Try   HackMD

Purging BeaconState ever-growing Lists

In our approach for providing Validator withdrawal feature we use BeaconState List to store withdrawal receipts from processed requests and automatical withdrawal tasks. Such method assumes data is growing with the time and nothing limits its size. The obvious downside of it is growing size of BeaconState, when every non-light client needs to keep old Withdrawals in state. We propose to purge old Wihdrawals up to client settings, so some clients could store all historical Withdrawals and others could be ok with storing only latest few thousands. Also similar approach could be applied not only for Withdrawals but for other growing parts of state.

Accumulators

Accumulators are already proposed solution for growing state data. It works in following manner: we have circle buffer for items, for, say, 16384 entities. And we have list for old buffer roots. So, this list grows with time but 16384 times slower in this example.

There are several downsides we see in accumulators and want to solve it with purging approach:

  • Old items are still needed by some clients. There should be a mechanism to sync them, there should be a mechanism for clients to request old item which is more than buffer size older.
  • Buffer size is part of a specification. Every client should follow it and cannot have its custom history settings.
  • Accumulators still grows with time. It could be not an issue at the launch, but with grown usage it could become an issue to.

Purging

Our approach relies on per-client settings for the size of stored list data. Old items are collapsed to minimum tree part structure required to construct proof for all non-purged items. So, some clients could keep all historical items, others could switch to small list with size, say, of 16384 latest items, and keep size of this BeaconState's chunk in a few MBs. There are several challenges in purging:

  • effective implementation of List-like structure with anticipated fallback when the item is not found
  • sync mechanism of BeaconState which should correctly handles different number of real items in data of different nodes and could provide capability of syncing old items from the nodes that have them
  • RPC clients should have some clear understanding, whether the requested object with proof is not available with current client or not existed at all (???)

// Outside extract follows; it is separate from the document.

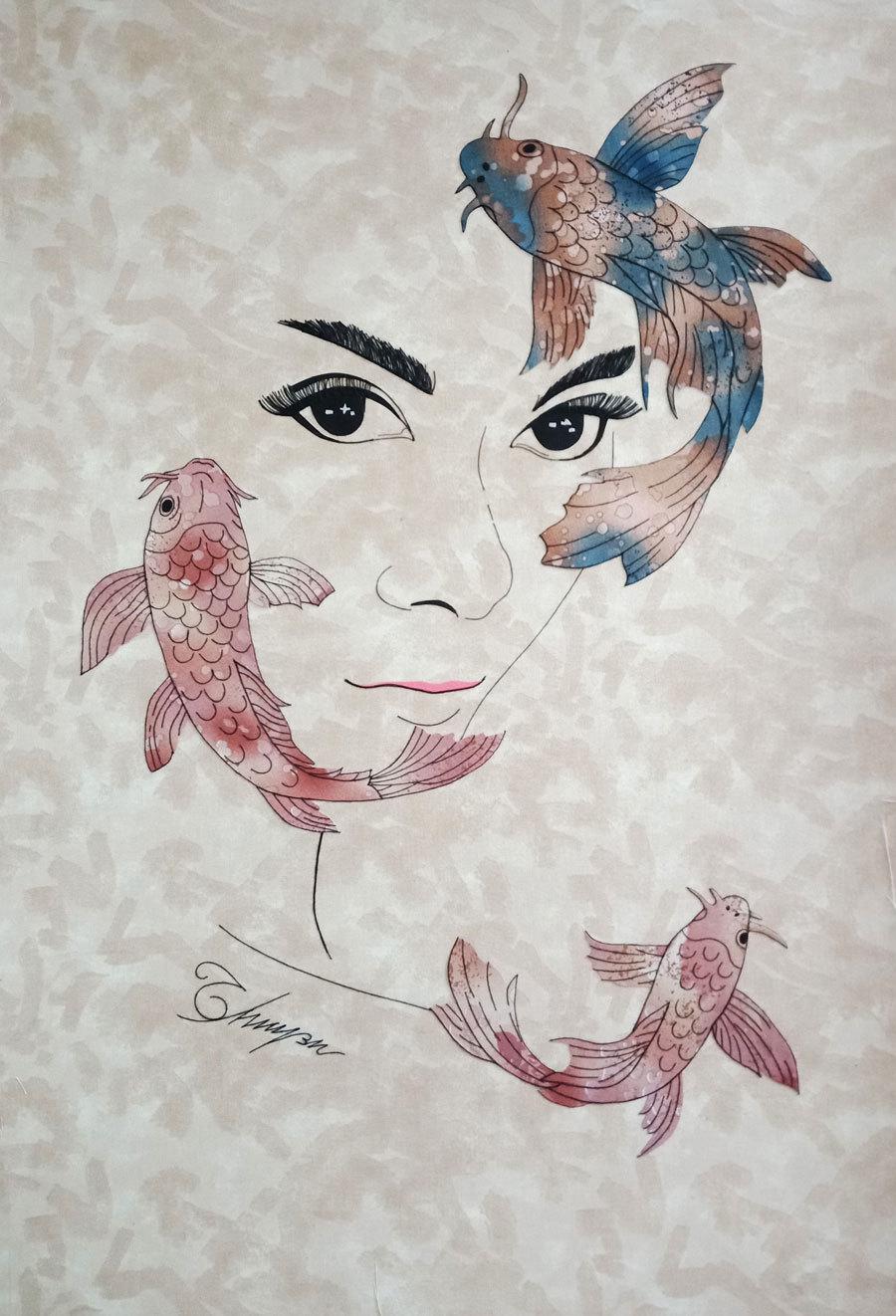 Chiêm ngưỡng những bức tranh ghép từ vải độc đáo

Let's examine these challenges in details:

Implementation

We have made implementation of PurgeableList in Python based on remerkleable library which is used for typing in Ethereum 2 specification.

Sync

TODO

RPC updates

For clear understanding by clients why their request for proof data is failed we propose several enhancements:

  • When Withdrawal is created, GIndex of new withdrawal is published
  • When RPC is failed to provide Withdrawal with proof, it provides leftmost GIndex of stored Withdrawal, so client could understand whether requested Withdrawal is purged on exact client or input data is incorrect.